She’s a teenager who discovers the world of adults, which she’s keen to join, notably by getting closer to her father – a free yet violent man – and his friends. But this isn’t a coming-of-age tale, Eva’s trajectory isn’t that of a teen who becomes an adult, it’s that of a teenager who realises there aren’t really any adults around her. In the end, she’s more aware and more mature, and better equipped for life than the adults around her.

But she’s not an innocent character, nor the victim of malevolent adults. Eva knows what she wants, she understands something of what’s happening to her, even though she doesn’t necessarily have any control over things. But it’s true that she lacks perspective; she lives wholly in the present, which prevents her from gaining the perspective she needs to assess the power relations which are being exerted over her.

In some respects, Eva’s father hands down his violence to her, but he also bequeaths her his taste for freedom and his relationship with art and poetry.
I drew some of my inspiration from the environment I grew up in, which was pretty special. My parents were artists; I’ve always found it paradoxical how they were sometimes capable of being very sensitive and self-aware when it came to what they were. They could write frighteningly observant texts on their condition, on violence, on love. But even though the space they set aside for poetry was where they managed to be clear-sighted, to access a truth, life, it was still complex and ambiguous. As if the present moment prevented any kind of analysis.

Given data:

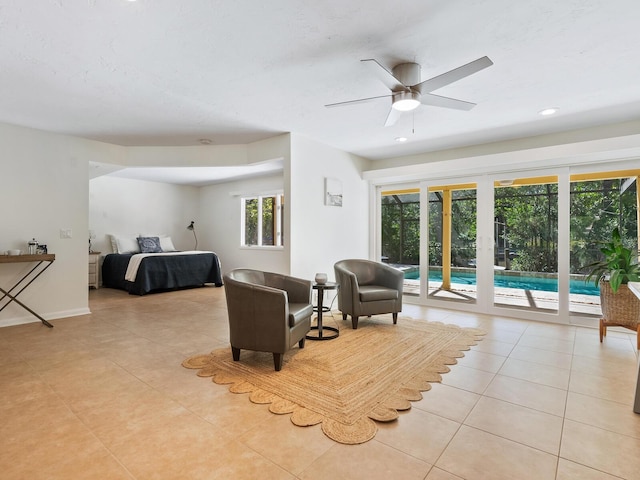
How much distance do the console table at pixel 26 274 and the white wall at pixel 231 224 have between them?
3.72m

Problem description: Copy the whole passage about Eva and her father above, word for word.

Answer to this problem:
She’s a teenager who discovers the world of adults, which she’s keen to join, notably by getting closer to her father – a free yet violent man – and his friends. But this isn’t a coming-of-age tale, Eva’s trajectory isn’t that of a teen who becomes an adult, it’s that of a teenager who realises there aren’t really any adults around her. In the end, she’s more aware and more mature, and better equipped for life than the adults around her.

But she’s not an innocent character, nor the victim of malevolent adults. Eva knows what she wants, she understands something of what’s happening to her, even though she doesn’t necessarily have any control over things. But it’s true that she lacks perspective; she lives wholly in the present, which prevents her from gaining the perspective she needs to assess the power relations which are being exerted over her.

In some respects, Eva’s father hands down his violence to her, but he also bequeaths her his taste for freedom and his relationship with art and poetry.
I drew some of my inspiration from the environment I grew up in, which was pretty special. My parents were artists; I’ve always found it paradoxical how they were sometimes capable of being very sensitive and self-aware when it came to what they were. They could write frighteningly observant texts on their condition, on violence, on love. But even though the space they set aside for poetry was where they managed to be clear-sighted, to access a truth, life, it was still complex and ambiguous. As if the present moment prevented any kind of analysis.